INPUT
======

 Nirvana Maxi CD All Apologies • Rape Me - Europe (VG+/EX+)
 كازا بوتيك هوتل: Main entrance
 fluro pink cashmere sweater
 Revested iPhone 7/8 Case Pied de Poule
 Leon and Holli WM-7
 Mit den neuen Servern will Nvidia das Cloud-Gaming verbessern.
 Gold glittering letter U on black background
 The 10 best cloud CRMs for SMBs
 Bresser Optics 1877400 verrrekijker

======

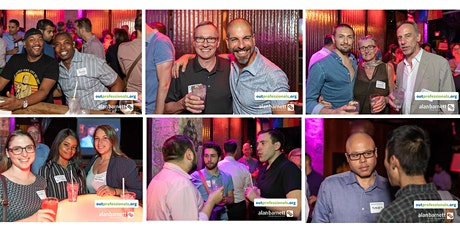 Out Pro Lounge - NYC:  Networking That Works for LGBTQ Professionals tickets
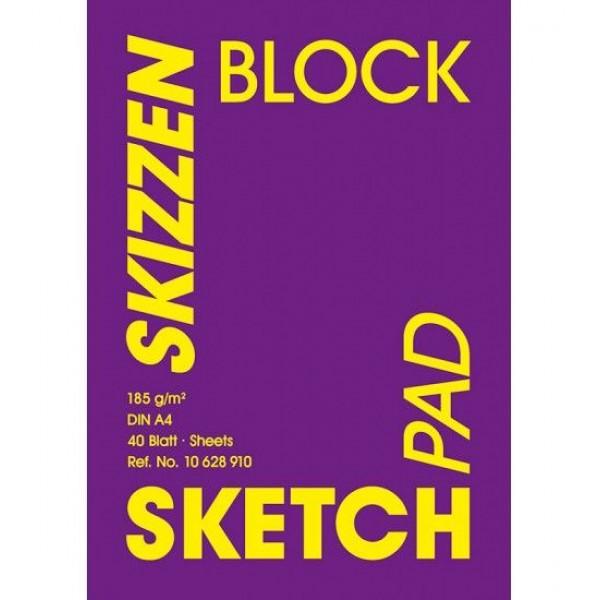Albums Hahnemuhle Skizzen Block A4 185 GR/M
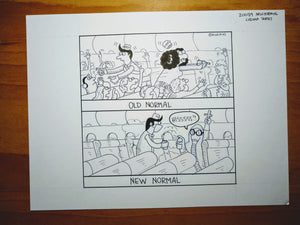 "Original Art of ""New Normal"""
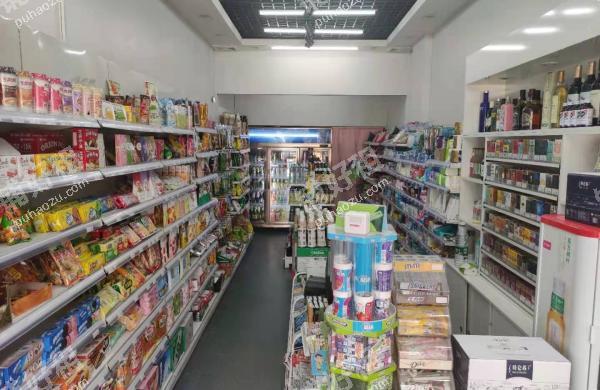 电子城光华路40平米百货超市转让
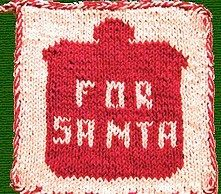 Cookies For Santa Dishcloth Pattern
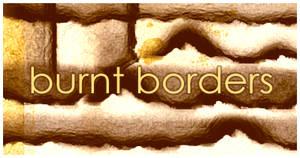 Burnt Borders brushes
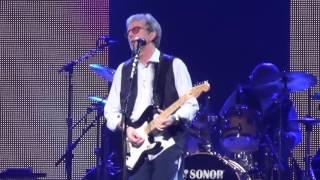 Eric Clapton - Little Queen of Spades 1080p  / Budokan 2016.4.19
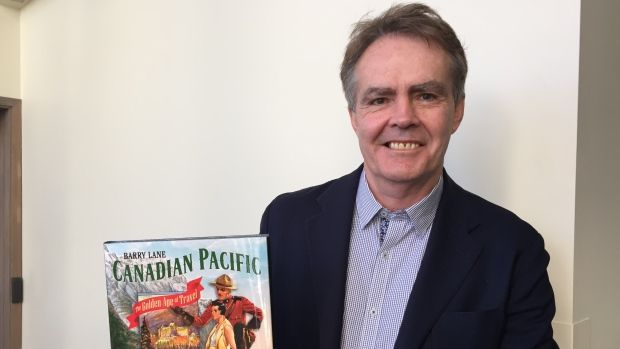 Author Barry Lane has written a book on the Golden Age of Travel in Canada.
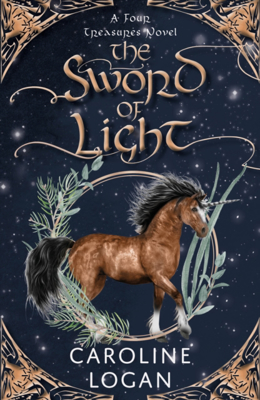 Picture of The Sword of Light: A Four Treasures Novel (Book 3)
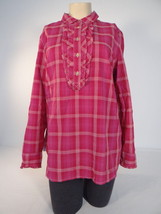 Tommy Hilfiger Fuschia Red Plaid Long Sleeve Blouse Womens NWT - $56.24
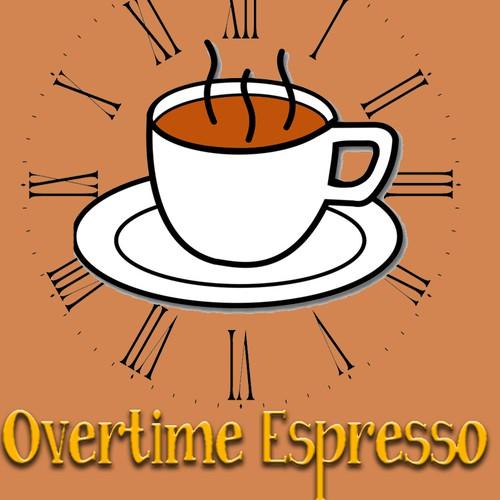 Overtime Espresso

======

WHAT THIS TASK INVOLVES
Copy exactly the lines of the entries above from the one containing "Burnt Borders brushes" through the one containing "Picture of The". Both end lines count; pictures do not.

ANSWER BOX
 Burnt Borders brushes
 Eric Clapton - Little Queen of Spades 1080p  / Budokan 2016.4.19
 Author Barry Lane has written a book on the Golden Age of Travel in Canada.
 Picture of The Sword of Light: A Four Treasures Novel (Book 3)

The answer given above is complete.